→ **Text to read**:
───
There was also a need to improve the communication of official statistics, as in some instances users were not fully aware of the available data series to address critical policy issues. As part of the DGI, the Principal Global Indicators (PGI) website (, hosted by the IMF, was launched in 2009 as a joint undertaking of the IAG with the aim of facilitating the monitoring of economic and financial developments. The PGI website includes data for the G20 economies and non-G20 members that have systemically important financial sectors and are subject to a five-year mandatory FSAP.18 The PGI website was significantly enhanced as part of the DGI in terms of coverage and timeliness. It currently offers access to an online database with user-selected longer runs of historical data presented in comparable units of measure (growth rates, index numbers, and percent of GDP). Work to strengthen the PGI further will continue in DGI-2 (Appendix 5.1, Recommendation II.19).

As new risks emerge and relationships between institutions, sectors, and countries get more complex, the granularity of data needed to assess those risks become relevant. This brings along the need for compilers of data to collect information at the micro level to help meet user demands. DGI recommendations (that is, G-SIBs data, IBS, CPIS) support the need for more granular data.19 On the other hand, the increasing granularity of data also raises challenges for sharing such information either within economies, across borders, and with international agencies, due to confidentiality concerns. This potentially limits the broader benefits of new or existing data collections including some under the DGI. While this is not an easy problem to tackle, DGI-2 focuses on the issue of confidentiality by encouraging the G20 economies to increase the sharing and accessibility of granular data, if needed, by revisiting existing confidential-ity constraints (Appendix 5.1, Recommendation II.20). Addressing the confidentiality constraints and how they can be overcome as part of the DGI-2 would be a positive step forward.
───
Copy the passage above on official statistics and data sharing under the DGI word for word, in full.
───
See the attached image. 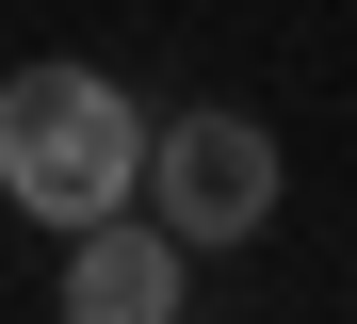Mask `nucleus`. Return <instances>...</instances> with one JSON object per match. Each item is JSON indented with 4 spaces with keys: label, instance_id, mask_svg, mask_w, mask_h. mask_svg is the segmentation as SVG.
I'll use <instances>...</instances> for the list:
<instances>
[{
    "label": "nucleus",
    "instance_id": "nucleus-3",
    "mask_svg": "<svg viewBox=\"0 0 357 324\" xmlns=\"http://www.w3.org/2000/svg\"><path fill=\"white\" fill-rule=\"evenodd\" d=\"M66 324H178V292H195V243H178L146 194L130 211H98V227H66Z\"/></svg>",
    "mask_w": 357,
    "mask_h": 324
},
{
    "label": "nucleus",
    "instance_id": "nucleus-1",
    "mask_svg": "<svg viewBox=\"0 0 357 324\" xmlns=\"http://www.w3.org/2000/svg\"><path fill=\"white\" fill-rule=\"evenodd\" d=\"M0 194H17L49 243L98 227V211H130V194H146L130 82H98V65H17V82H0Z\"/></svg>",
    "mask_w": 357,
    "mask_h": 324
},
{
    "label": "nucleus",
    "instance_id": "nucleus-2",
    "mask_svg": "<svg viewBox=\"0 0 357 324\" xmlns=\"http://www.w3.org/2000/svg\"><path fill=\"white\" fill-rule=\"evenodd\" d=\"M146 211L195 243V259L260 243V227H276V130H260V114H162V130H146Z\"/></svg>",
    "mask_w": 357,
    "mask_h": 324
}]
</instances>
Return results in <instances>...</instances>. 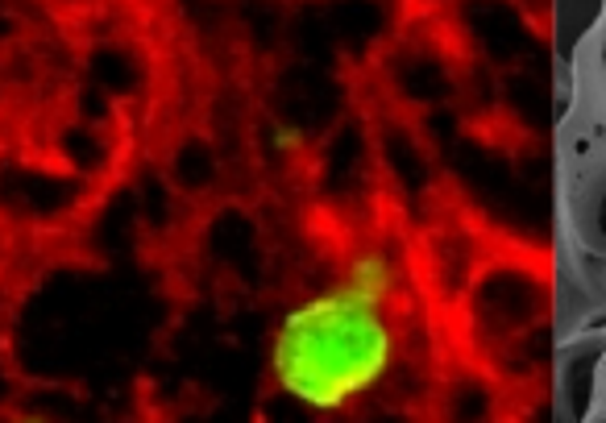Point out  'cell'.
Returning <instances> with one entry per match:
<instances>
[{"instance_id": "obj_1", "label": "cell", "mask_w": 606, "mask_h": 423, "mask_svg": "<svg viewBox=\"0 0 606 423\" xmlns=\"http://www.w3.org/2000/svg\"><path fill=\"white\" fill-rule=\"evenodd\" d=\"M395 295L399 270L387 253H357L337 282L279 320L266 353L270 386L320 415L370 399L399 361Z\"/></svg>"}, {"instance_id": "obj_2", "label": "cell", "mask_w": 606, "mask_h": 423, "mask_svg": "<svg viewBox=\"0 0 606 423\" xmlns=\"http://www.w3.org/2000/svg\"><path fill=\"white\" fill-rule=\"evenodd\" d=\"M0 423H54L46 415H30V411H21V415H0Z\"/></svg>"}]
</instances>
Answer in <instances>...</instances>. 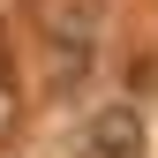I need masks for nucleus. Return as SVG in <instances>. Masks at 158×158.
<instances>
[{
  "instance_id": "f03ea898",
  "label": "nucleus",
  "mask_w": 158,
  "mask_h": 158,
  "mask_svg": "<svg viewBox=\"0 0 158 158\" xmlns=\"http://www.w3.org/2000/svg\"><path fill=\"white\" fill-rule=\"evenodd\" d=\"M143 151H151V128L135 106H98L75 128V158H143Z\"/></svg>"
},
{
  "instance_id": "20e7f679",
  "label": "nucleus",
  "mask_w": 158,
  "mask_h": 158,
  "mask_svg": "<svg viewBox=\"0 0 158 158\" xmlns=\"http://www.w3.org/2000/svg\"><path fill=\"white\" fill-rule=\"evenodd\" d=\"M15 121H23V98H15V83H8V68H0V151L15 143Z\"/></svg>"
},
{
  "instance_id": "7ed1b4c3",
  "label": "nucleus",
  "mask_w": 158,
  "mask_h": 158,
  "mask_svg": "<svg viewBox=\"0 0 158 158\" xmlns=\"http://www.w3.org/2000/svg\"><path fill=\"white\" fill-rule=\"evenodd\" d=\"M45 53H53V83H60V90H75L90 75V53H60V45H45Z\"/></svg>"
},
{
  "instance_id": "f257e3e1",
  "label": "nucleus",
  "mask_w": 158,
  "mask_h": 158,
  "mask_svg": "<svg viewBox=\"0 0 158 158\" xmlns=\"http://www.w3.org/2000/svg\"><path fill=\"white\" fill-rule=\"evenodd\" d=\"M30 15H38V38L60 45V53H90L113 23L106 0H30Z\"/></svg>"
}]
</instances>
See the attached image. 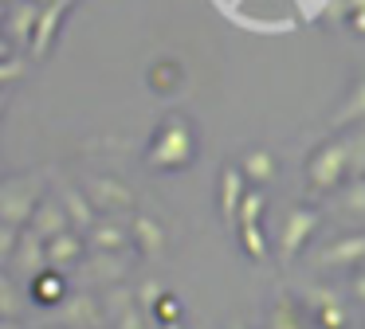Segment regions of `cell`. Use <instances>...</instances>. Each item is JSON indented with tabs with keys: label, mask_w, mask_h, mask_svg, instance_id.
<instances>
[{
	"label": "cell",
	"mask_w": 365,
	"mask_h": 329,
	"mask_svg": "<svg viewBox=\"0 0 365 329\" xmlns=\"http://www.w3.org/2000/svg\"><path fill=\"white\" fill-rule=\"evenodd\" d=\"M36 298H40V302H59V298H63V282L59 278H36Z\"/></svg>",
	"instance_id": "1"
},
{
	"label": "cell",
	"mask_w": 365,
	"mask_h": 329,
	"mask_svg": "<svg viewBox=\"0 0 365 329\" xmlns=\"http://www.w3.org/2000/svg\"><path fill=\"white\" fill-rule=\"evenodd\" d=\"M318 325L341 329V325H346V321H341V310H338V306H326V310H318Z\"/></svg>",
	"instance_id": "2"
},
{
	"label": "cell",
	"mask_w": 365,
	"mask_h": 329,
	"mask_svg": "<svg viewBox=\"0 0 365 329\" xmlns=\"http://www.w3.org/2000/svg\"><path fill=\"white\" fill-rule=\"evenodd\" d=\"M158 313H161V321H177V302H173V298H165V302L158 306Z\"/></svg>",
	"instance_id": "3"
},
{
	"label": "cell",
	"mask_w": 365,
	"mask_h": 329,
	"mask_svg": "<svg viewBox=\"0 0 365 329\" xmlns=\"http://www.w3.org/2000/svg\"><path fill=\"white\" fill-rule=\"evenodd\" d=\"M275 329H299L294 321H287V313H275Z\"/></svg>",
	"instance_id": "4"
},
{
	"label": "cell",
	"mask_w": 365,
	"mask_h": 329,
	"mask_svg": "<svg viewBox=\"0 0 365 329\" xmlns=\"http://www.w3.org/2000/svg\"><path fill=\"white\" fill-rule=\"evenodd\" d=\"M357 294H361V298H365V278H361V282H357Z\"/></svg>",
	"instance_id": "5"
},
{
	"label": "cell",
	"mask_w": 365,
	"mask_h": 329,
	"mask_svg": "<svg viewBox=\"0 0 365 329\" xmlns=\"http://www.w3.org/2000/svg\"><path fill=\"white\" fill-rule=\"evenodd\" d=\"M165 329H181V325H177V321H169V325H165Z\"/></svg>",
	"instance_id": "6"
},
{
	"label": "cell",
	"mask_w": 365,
───
→ **Result of this task**:
There was also a need to improve the communication of official statistics, as in some instances users were not fully aware of the available data series to address critical policy issues. As part of the DGI, the Principal Global Indicators (PGI) website (, hosted by the IMF, was launched in 2009 as a joint undertaking of the IAG with the aim of facilitating the monitoring of economic and financial developments. The PGI website includes data for the G20 economies and non-G20 members that have systemically important financial sectors and are subject to a five-year mandatory FSAP.18 The PGI website was significantly enhanced as part of the DGI in terms of coverage and timeliness. It currently offers access to an online database with user-selected longer runs of historical data presented in comparable units of measure (growth rates, index numbers, and percent of GDP). Work to strengthen the PGI further will continue in DGI-2 (Appendix 5.1, Recommendation II.19).

As new risks emerge and relationships between institutions, sectors, and countries get more complex, the granularity of data needed to assess those risks become relevant. This brings along the need for compilers of data to collect information at the micro level to help meet user demands. DGI recommendations (that is, G-SIBs data, IBS, CPIS) support the need for more granular data.19 On the other hand, the increasing granularity of data also raises challenges for sharing such information either within economies, across borders, and with international agencies, due to confidentiality concerns. This potentially limits the broader benefits of new or existing data collections including some under the DGI. While this is not an easy problem to tackle, DGI-2 focuses on the issue of confidentiality by encouraging the G20 economies to increase the sharing and accessibility of granular data, if needed, by revisiting existing confidential-ity constraints (Appendix 5.1, Recommendation II.20). Addressing the confidentiality constraints and how they can be overcome as part of the DGI-2 would be a positive step forward.